Your task: Without any images, write the data out exactly as it appears.

Data below:
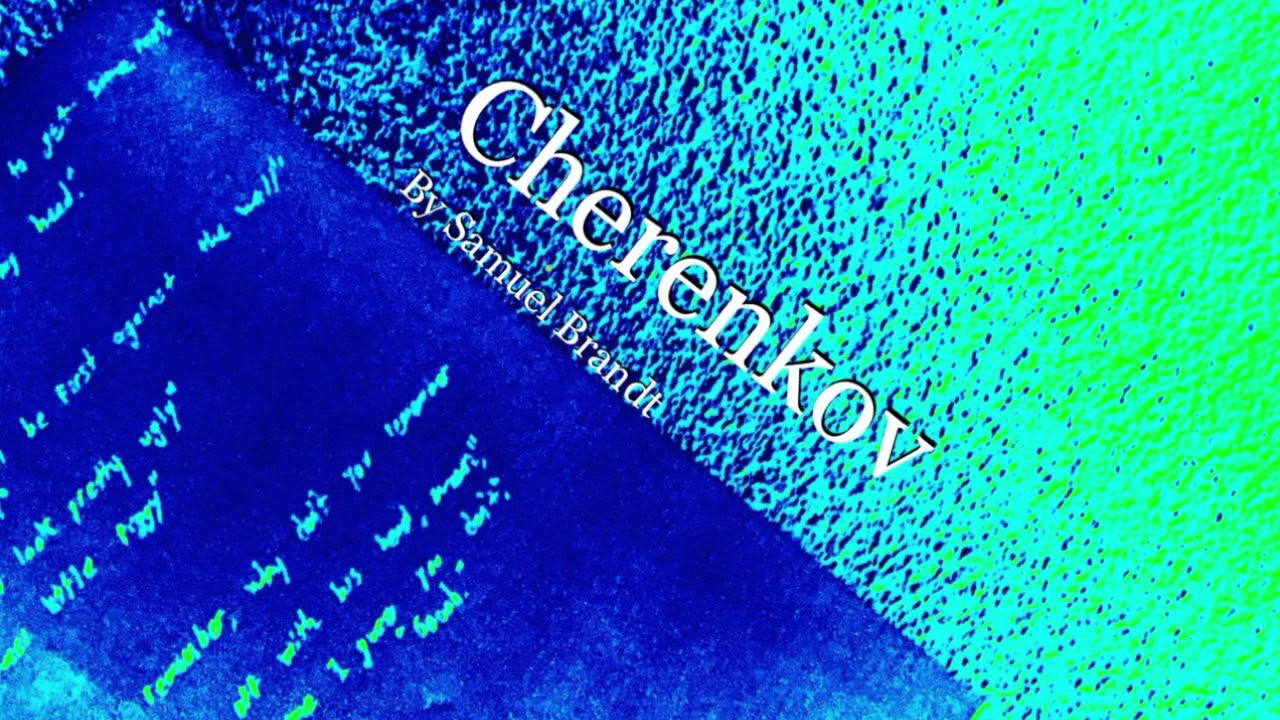 Samuel Brandt &ndash; Cherenkov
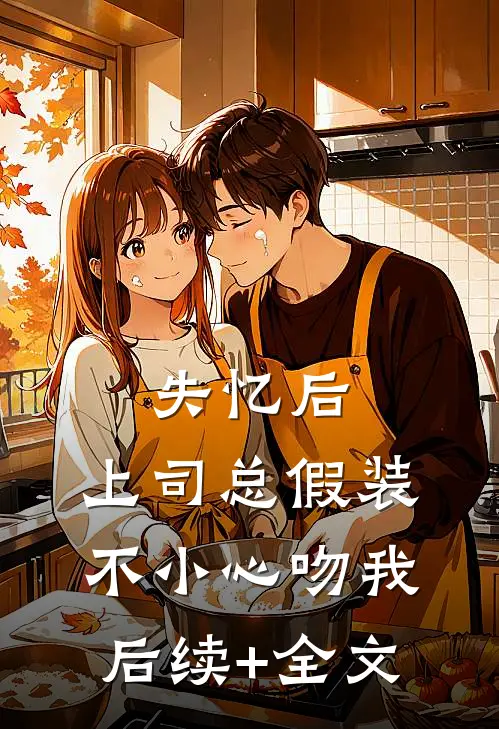 失忆后，上司总假装不小心吻我后续+全文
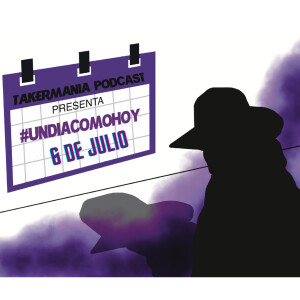 #UnDiaComoHoy - 6 de Julio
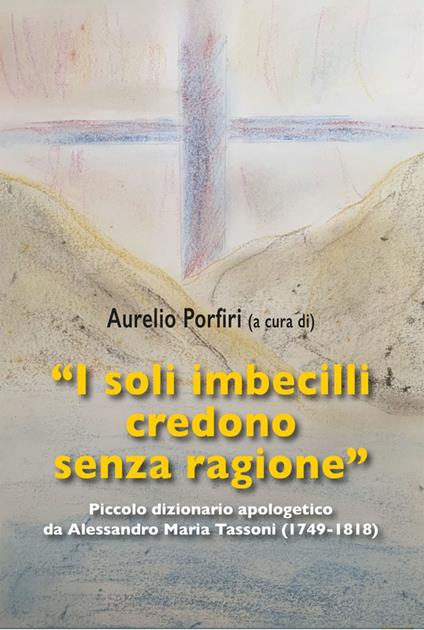"I soli imbecilli credono senza ragione" - Alessandro Maria Tassoni,Aurelio Porfiri - ebook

Task solution:
 Samuel Brandt &ndash; Cherenkov
 失忆后，上司总假装不小心吻我后续+全文
 #UnDiaComoHoy - 6 de Julio
"I soli imbecilli credono senza ragione" - Alessandro Maria Tassoni,Aurelio Porfiri - ebook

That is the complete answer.